# Why do men getting married?



## DmitryKharitonov (Mar 31, 2012)

I've found and posted an interesting article and survey which reveals why do we gedding married. Is it turned out, only 10 % of respondents answer, becouse of love.

if you need article its here Home

What do you think? why?
Im not married yet, and have no partner just after 4,5 years of relationships wid gurl. So to be in advance wanna make a bit research about this topic.


----------



## tacoma (May 1, 2011)

There`s a very long thread around here somewhere on this subject.

The majority conclusion was men marry for love.

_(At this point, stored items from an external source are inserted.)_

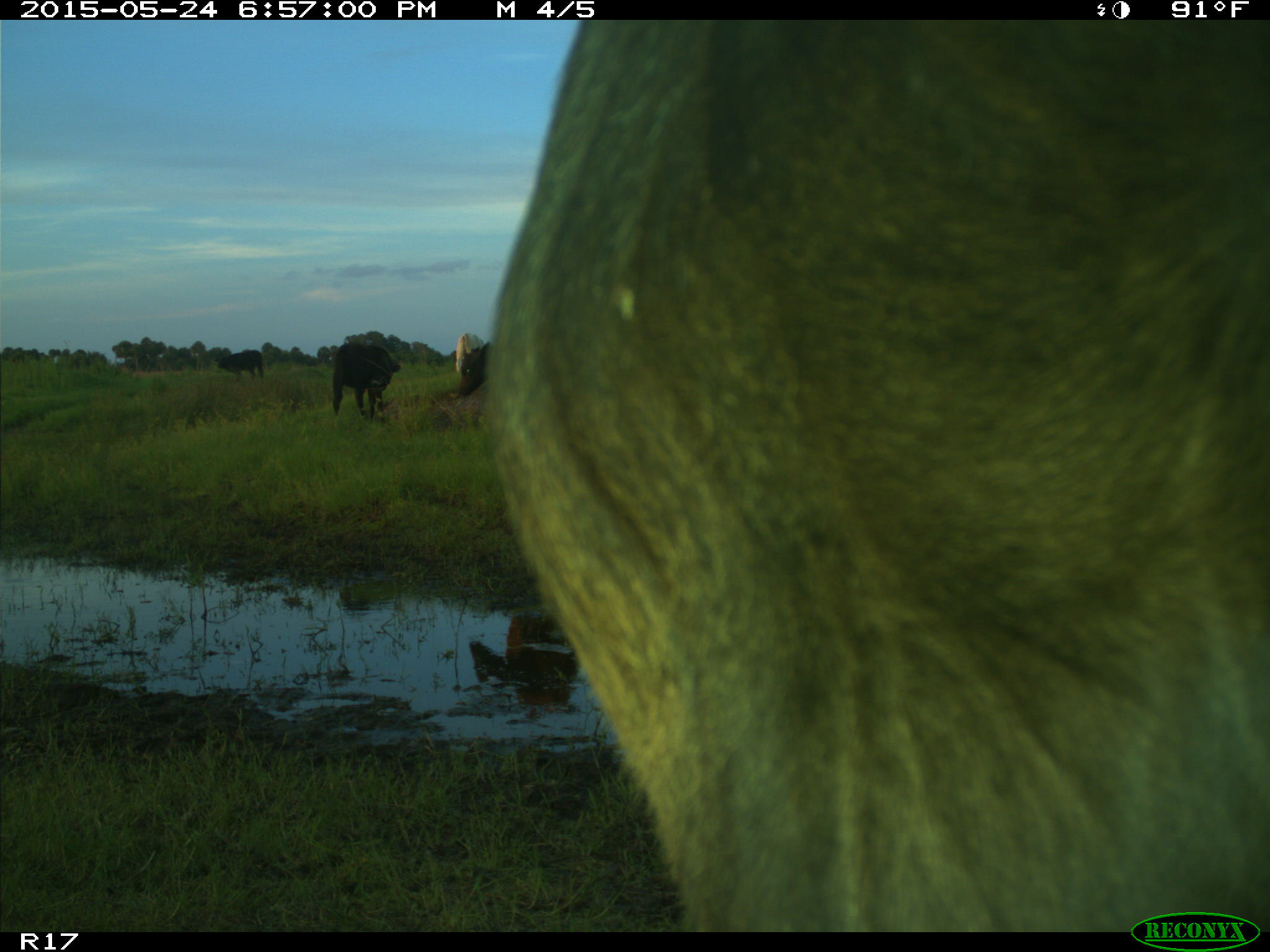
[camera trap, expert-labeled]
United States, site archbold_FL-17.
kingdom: Animalia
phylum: Chordata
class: Mammalia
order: Artiodactyla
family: Bovidae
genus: Bos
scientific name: Bos taurus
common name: domestic cow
Bos taurus (domestic cow).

It sure as hell ain`t money.


----------



## frootloop (Dec 20, 2010)

I heard a good expression once:

"Never marry for money, you can borrow it for less..."


----------



## Catherine602 (Oct 14, 2010)

Are you searching for people to register for the site?
_Posted via Mobile Device_


----------



## DmitryKharitonov (Mar 31, 2012)

Catherine602 said:


> Are you searching for people to register for the site?
> _Posted via Mobile Device_


Im so sorry, didnt know that it needs registering. 
But amount of text in article dont allow me to paste it here too.

I just can quote parts:
Why do men get married:

The most popular answer at 64% - Because women want us to be married.
The second most popular answer is pretty common too at 59% - to prosper in career.
The third most popular answer is not really the best reason to be married – unexpected child, and it’s quite popular too at 44%.
The fourth of popular answer took 40% and said “Wanting to experience what marriage is”.
In 38% popularity places “Because of loneliness”.
“Because of tradition”.
“To receive a rest” – 33%.
To take more appearance. 29% of men need a woman like a decoration.
To receive help. 
Loyalty - 25%.
Infatuation.
If woman has money – 23%.
Being scared of death – 19%.
To form psychological cover – 17%.
Relatives is a cause of marriage for 12% of respondents.
And the last one, as you may have been waiting for - *LOVE – 10%*. 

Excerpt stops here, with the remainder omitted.